What needs to be done: Copy the lines below, switching each occurrence of "white gravel bank" to "pale shingle bank" and leaving everything else unchanged. Omit the pictures from your copy.

Material shown:
+ + +
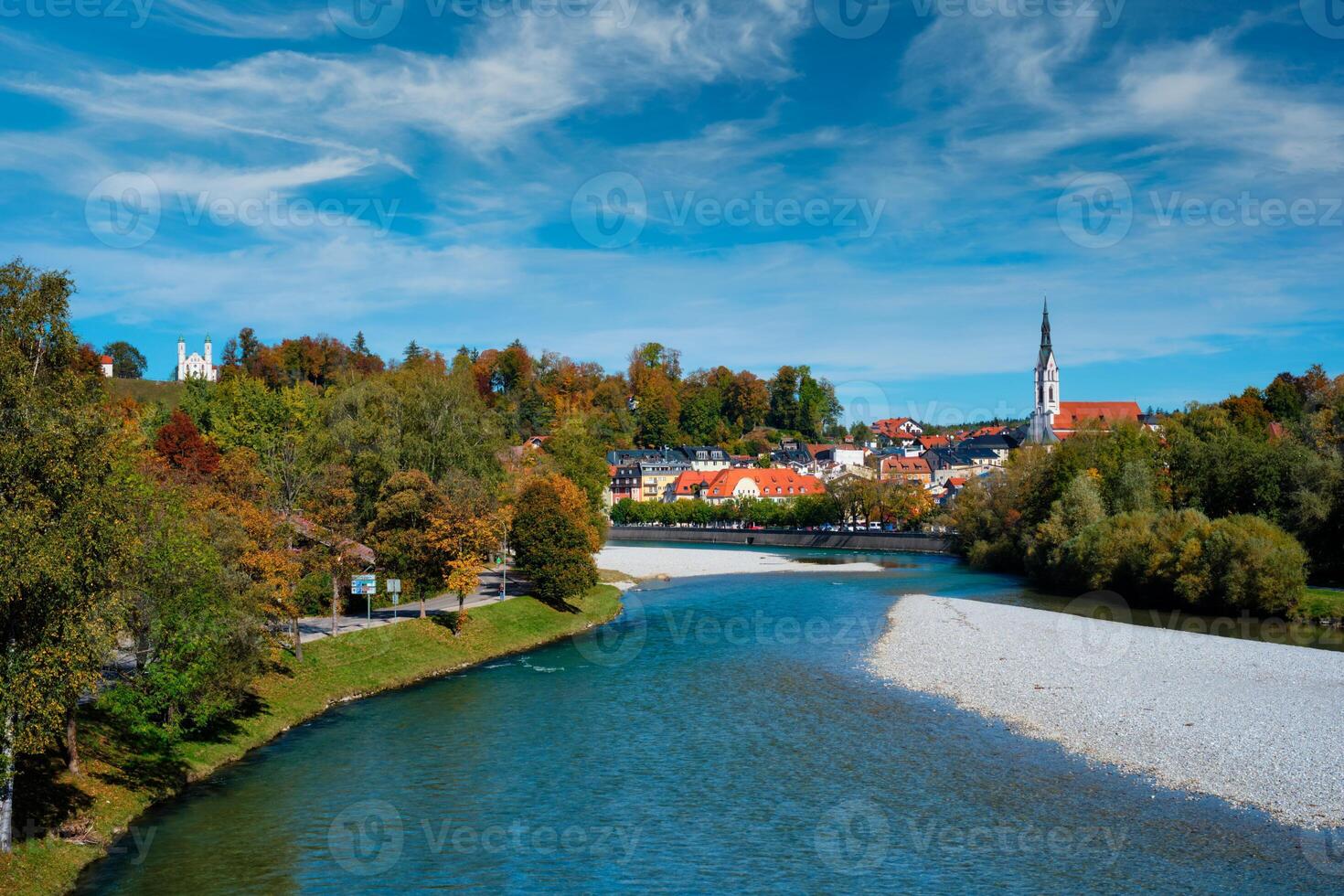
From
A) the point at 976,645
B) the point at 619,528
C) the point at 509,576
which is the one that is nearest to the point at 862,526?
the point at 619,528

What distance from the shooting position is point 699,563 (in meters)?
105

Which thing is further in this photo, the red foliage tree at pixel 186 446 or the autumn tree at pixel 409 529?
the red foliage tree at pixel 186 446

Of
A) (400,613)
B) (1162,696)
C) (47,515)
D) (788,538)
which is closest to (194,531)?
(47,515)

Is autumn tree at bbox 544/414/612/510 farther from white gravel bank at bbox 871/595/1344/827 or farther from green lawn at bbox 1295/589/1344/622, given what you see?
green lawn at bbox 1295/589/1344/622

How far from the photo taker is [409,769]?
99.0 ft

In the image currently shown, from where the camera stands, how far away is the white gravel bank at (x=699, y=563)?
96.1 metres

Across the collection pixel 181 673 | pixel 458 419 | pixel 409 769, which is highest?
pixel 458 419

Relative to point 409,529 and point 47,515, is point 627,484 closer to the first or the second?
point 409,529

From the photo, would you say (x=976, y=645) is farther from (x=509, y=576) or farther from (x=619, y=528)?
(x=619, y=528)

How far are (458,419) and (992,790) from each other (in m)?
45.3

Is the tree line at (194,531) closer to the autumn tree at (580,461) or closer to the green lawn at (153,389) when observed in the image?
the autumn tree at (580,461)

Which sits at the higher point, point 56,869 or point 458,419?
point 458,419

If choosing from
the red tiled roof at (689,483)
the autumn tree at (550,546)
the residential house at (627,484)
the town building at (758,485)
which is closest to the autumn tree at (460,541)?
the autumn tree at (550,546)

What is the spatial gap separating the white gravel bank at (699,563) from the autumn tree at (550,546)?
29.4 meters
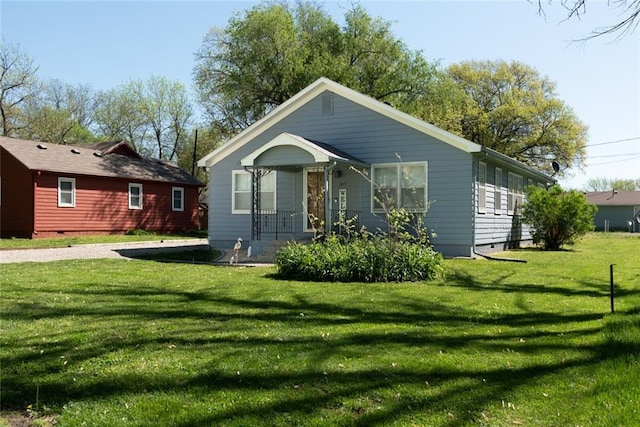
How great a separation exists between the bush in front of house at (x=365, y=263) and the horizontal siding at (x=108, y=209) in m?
+ + +
The answer:
From
A) the point at 976,645
B) the point at 619,528
C) the point at 509,576
which is the one that is nearest to the point at 862,526?
the point at 619,528

What distance from the shooting position is point 699,563 (in meters)?
105

Which thing is further in this photo, the red foliage tree at pixel 186 446 or the autumn tree at pixel 409 529?
the red foliage tree at pixel 186 446

Of
A) (400,613)
B) (1162,696)
C) (47,515)
D) (788,538)
which is closest to (194,531)?
(47,515)

Is autumn tree at bbox 544/414/612/510 farther from pale shingle bank at bbox 871/595/1344/827 or farther from green lawn at bbox 1295/589/1344/622, given what you see?
green lawn at bbox 1295/589/1344/622

How far from the photo taker is [409,769]?
99.0 ft

In the image currently shown, from where the camera stands, how far away is the pale shingle bank at (x=699, y=563)?
96.1 metres

Across the collection pixel 181 673 | pixel 458 419 | pixel 409 769, which is highest?
pixel 458 419

Relative to point 409,529 and point 47,515, is point 627,484 closer to the first or the second?
point 409,529

From the photo, would you say (x=976, y=645) is farther from (x=509, y=576) or farther from (x=619, y=528)?
(x=619, y=528)

How far are (458,419) and (992,790) from each other (in m)?
45.3

Is the tree line at (194,531) closer to the autumn tree at (580,461) or closer to the green lawn at (153,389) when observed in the image?
the autumn tree at (580,461)

Which sits at the higher point, point 56,869 or point 458,419?
point 458,419

If choosing from
the red tiled roof at (689,483)
the autumn tree at (550,546)
the residential house at (627,484)
the town building at (758,485)
which is closest to the autumn tree at (460,541)?
the autumn tree at (550,546)

What is the spatial gap separating the pale shingle bank at (699,563) from the autumn tree at (550,546)?
29.4 meters
How great a separation exists between the bush in front of house at (x=365, y=263) and the horizontal siding at (x=108, y=209) in m?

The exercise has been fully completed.